When LLMs learn unfamiliar facts through fine-tuning, do they become more prone to hallucinating about things they already knew? Understanding this matters for safe knowledge updates.

Synthesis note · 2026-06-03 · sourced from Training Fine Tuning

It is often conjectured that supervised fine-tuning on facts the model never saw in pretraining teaches it to hallucinate — by training it to assert things ungrounded in its knowledge. This work tests that in a controlled closed-book QA setup, varying the proportion of fine-tuning examples that introduce new knowledge. Two findings: LLMs struggle to acquire new factual knowledge through fine-tuning — Unknown examples are fit significantly slower than examples consistent with existing knowledge; but as those Unknown examples are eventually learned, they linearly increase the model's tendency to hallucinate on pre-existing knowledge. So the harm shows up as a form of overfitting on the slow-to-fit Unknown examples.

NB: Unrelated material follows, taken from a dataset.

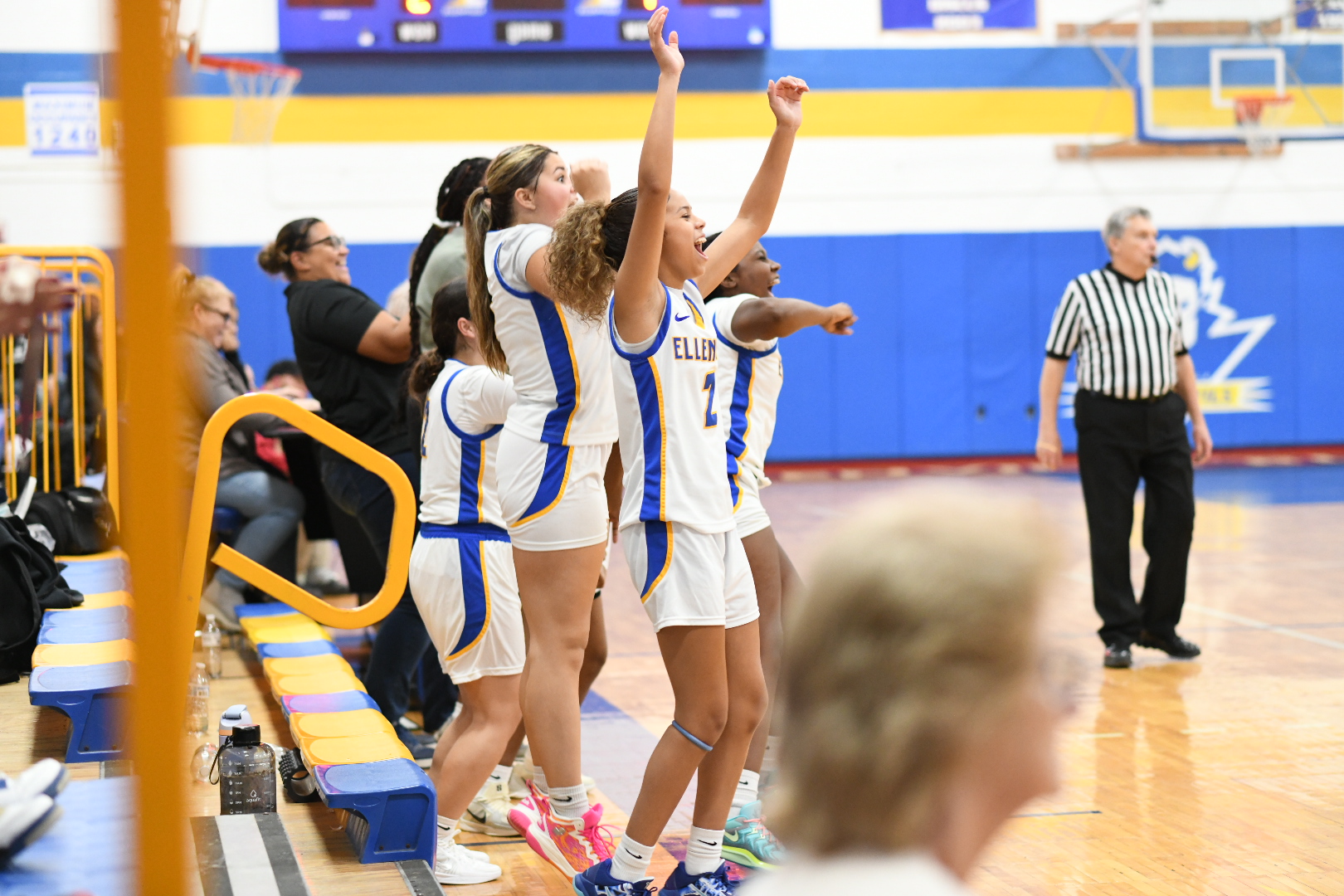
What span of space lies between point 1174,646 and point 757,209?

The keeper is a concrete fine-tuning practice: prefer early-stopping over a fixed step count, and consider filtering out Unknown examples (or keeping a few to teach uncertainty expression) — because the act of forcing new facts in degrades grounded recall.

This completes a tight loop in the vault's knowledge-acquisition thread. It is the empirical mechanism behind Can models store unlimited facts without growing larger? (externalize facts rather than fine-tune them in), it complements Does teaching question patterns before document training improve knowledge access? (encoding order matters), and it shares the leakage/overfitting concern of Does repeated sensitive data in fine-tuning cause memorization?.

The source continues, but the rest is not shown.